Just The Ticket For A View Of Melbourne
With the weather warming up, the cruise vessels down the Yarra River get proportionally busier. When we first came to live in Melbourne 20 years ago, there were four months of daylight saving every year, from the last weekend of October to the first weekend of March.
Things have changed now. It was decided a few years ago to extend daylight saving until the end of March. And this year, for the first time, daylight saving began on the first weekend of October so we now have long daylight hours for exactly half the year.
Back in 2000, when Sydney hosted the Olympics, we actually went into daylight saving at the start of September, specifically because of the Games. So there's an interesting piece of Olympic trivia that you might not have known.

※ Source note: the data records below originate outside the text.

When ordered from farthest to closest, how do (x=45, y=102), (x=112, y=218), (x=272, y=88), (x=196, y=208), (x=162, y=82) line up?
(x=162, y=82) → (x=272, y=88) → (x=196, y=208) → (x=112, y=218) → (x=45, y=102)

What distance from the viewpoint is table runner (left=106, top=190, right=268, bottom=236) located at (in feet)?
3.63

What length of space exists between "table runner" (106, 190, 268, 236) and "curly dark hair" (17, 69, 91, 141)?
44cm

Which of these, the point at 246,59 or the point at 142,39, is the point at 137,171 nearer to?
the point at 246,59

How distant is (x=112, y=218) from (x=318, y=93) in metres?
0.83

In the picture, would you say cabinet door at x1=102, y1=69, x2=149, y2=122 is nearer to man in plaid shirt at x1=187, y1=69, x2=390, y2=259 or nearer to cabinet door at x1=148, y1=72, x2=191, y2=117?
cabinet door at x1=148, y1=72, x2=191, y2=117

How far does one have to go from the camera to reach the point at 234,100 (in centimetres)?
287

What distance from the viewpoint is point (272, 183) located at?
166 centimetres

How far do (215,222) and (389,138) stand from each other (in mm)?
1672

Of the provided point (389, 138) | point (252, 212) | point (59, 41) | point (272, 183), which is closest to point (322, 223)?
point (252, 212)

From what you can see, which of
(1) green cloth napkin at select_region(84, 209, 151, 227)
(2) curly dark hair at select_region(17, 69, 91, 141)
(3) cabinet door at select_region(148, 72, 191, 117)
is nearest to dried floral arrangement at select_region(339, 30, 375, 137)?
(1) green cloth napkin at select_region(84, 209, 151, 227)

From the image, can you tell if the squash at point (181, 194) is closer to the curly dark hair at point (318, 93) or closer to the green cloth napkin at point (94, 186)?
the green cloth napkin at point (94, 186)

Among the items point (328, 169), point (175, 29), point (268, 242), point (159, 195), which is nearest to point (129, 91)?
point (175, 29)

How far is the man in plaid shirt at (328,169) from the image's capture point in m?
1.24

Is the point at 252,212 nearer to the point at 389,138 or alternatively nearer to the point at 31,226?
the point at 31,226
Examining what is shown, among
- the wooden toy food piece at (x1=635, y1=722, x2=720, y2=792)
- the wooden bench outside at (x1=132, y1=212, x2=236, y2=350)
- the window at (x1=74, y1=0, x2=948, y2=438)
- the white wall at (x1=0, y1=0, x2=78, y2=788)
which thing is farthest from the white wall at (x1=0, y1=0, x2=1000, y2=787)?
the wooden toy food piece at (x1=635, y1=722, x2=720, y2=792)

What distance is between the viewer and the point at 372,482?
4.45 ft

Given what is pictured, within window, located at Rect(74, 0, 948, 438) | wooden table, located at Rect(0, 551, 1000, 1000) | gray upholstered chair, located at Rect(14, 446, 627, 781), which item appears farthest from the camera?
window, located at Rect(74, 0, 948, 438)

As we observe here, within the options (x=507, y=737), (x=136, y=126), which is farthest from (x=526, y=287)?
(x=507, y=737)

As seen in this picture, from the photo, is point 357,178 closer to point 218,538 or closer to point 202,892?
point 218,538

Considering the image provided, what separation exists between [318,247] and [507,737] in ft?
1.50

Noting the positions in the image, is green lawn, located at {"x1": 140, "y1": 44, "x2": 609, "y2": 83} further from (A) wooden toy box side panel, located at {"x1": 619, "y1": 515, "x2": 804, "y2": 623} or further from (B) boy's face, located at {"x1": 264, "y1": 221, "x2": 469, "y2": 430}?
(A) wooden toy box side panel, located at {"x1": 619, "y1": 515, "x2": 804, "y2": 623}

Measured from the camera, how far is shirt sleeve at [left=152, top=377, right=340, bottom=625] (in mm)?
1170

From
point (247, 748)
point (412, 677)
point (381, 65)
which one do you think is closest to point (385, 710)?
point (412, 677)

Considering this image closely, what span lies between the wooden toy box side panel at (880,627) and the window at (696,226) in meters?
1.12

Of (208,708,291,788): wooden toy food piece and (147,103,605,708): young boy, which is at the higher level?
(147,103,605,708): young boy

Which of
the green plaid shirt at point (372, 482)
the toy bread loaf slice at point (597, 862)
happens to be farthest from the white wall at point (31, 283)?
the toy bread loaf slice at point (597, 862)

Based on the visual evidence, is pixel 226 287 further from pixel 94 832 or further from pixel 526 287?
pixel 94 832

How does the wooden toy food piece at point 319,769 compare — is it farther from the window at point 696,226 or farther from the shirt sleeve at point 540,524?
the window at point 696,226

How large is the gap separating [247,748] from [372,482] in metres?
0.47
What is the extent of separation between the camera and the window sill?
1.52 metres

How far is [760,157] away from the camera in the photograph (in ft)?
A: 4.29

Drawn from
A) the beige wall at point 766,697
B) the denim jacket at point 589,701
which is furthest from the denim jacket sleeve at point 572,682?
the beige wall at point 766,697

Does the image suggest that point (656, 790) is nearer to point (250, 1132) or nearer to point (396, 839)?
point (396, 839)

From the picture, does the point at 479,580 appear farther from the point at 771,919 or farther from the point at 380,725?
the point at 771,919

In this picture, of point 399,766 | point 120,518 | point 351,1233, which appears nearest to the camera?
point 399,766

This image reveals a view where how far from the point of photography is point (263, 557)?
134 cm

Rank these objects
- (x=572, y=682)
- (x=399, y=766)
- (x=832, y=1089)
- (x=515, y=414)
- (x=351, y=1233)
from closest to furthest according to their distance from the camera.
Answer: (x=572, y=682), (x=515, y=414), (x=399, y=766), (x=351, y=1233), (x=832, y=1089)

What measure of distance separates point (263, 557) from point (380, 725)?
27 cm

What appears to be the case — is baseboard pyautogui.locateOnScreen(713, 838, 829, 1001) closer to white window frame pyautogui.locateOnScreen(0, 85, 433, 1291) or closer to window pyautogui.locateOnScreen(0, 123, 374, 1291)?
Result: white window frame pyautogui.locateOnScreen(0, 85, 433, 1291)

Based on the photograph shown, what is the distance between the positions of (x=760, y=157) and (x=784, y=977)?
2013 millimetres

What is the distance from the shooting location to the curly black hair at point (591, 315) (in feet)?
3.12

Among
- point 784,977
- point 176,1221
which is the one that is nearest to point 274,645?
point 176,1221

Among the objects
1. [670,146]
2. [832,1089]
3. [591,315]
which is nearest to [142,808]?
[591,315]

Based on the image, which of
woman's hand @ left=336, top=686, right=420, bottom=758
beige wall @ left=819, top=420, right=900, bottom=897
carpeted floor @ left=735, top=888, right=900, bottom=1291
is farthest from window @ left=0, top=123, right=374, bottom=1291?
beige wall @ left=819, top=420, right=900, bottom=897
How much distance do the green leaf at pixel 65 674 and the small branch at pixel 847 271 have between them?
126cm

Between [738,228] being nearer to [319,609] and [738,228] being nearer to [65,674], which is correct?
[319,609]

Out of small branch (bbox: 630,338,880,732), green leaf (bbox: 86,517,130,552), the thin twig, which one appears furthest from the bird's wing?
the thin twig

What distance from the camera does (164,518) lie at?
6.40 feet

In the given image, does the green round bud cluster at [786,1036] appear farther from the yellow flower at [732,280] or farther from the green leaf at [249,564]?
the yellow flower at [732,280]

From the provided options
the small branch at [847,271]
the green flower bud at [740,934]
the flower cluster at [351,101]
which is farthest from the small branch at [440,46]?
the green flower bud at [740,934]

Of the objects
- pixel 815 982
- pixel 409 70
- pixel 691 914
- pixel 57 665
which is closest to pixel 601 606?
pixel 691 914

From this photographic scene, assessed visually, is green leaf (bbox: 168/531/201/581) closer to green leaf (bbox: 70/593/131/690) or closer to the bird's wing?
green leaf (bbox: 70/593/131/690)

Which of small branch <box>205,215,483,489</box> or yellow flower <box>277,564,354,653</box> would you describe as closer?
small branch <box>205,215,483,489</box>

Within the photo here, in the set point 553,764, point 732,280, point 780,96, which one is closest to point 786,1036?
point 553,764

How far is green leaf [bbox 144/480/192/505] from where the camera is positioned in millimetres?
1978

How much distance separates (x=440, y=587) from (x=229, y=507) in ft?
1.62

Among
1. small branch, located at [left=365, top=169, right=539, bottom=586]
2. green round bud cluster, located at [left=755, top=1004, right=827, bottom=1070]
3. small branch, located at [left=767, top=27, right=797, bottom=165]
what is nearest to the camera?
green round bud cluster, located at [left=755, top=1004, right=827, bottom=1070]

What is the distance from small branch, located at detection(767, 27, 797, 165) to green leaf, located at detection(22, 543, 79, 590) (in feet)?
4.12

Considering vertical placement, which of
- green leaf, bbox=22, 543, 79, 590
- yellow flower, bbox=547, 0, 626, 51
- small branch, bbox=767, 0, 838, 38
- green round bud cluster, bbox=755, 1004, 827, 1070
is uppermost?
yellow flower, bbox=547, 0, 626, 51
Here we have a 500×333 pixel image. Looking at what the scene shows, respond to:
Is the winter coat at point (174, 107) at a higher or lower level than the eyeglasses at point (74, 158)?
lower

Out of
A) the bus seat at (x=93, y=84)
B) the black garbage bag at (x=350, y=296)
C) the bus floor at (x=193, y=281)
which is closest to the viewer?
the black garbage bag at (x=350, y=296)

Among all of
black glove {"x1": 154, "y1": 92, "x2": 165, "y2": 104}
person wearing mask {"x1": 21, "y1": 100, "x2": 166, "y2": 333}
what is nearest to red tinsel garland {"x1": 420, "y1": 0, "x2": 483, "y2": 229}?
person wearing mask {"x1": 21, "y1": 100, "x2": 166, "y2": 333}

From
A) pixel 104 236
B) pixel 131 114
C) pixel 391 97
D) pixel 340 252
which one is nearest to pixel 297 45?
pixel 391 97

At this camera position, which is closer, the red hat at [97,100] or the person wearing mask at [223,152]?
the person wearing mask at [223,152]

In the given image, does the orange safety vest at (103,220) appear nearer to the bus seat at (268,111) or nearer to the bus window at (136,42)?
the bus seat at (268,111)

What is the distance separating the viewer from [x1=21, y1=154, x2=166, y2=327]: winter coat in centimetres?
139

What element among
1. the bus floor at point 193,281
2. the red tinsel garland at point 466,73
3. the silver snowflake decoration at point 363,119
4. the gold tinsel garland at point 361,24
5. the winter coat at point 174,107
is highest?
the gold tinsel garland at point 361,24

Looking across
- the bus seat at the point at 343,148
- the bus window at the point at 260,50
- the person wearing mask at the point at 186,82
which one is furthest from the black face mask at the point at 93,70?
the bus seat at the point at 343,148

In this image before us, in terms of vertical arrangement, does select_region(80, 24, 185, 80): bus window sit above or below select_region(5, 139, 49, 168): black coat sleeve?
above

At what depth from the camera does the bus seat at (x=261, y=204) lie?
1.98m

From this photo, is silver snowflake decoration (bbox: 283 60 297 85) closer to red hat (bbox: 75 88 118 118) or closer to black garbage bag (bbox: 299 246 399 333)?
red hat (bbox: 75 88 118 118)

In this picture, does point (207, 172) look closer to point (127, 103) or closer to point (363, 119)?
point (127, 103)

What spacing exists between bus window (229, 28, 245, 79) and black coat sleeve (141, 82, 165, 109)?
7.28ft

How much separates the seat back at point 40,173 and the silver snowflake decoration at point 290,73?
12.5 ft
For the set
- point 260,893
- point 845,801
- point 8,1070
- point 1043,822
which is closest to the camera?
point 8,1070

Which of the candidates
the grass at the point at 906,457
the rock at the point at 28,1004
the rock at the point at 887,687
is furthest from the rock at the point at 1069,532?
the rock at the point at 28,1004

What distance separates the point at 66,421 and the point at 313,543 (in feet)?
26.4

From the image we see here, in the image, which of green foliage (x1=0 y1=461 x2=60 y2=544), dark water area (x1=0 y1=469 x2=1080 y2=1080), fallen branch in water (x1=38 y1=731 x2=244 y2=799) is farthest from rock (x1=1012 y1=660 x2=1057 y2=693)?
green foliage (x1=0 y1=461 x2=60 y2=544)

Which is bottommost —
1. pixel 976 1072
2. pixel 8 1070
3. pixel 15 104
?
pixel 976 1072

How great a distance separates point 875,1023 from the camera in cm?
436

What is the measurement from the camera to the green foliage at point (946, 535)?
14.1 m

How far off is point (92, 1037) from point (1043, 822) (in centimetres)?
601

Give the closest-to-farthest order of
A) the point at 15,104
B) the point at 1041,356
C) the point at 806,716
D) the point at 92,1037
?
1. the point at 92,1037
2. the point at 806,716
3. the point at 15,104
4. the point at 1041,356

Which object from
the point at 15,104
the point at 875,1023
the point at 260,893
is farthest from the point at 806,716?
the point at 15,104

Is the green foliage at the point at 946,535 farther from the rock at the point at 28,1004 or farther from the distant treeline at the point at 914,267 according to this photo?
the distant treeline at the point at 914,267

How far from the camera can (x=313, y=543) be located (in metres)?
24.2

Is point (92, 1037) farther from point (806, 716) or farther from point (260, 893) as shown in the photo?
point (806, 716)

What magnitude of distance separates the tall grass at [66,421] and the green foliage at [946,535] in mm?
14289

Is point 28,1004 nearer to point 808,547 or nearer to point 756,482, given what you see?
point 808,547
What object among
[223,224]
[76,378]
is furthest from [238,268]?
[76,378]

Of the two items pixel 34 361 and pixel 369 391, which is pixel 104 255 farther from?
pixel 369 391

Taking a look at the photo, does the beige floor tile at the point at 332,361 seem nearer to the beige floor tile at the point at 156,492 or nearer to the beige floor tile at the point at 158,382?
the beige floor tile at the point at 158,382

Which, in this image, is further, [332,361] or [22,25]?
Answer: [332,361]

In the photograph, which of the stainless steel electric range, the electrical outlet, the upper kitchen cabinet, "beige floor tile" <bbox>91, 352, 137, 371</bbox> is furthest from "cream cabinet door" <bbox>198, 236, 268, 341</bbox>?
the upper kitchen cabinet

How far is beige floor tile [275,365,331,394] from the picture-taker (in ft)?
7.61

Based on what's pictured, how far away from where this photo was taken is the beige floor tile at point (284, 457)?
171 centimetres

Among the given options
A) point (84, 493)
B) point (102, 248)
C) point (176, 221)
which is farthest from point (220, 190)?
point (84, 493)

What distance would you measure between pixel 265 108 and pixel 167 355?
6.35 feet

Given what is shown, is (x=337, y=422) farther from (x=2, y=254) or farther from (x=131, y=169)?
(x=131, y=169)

Oh, and here's another Olympic story - when Melbourne hosted the 1956 Games, the equestrian events were actually held in Stockholm, Sweden, because of Australia's strict quarantine laws.
The move towards longer daylight hours is good news for tour operators and for the restaurants that make this city famous. It was a warm, sunny afternoon when I took these shots. Now if you’ll excuse me, I’ll just go and grab a ticket for myself …..
By the way, if you're wondering about the huge silver figures that grace the diagonal bridge in the background of this shot (above) let me tell you they are an integral part of this city's multicultural background. The figures pay homage to those who left their homelands to live here, in this sunburnt country.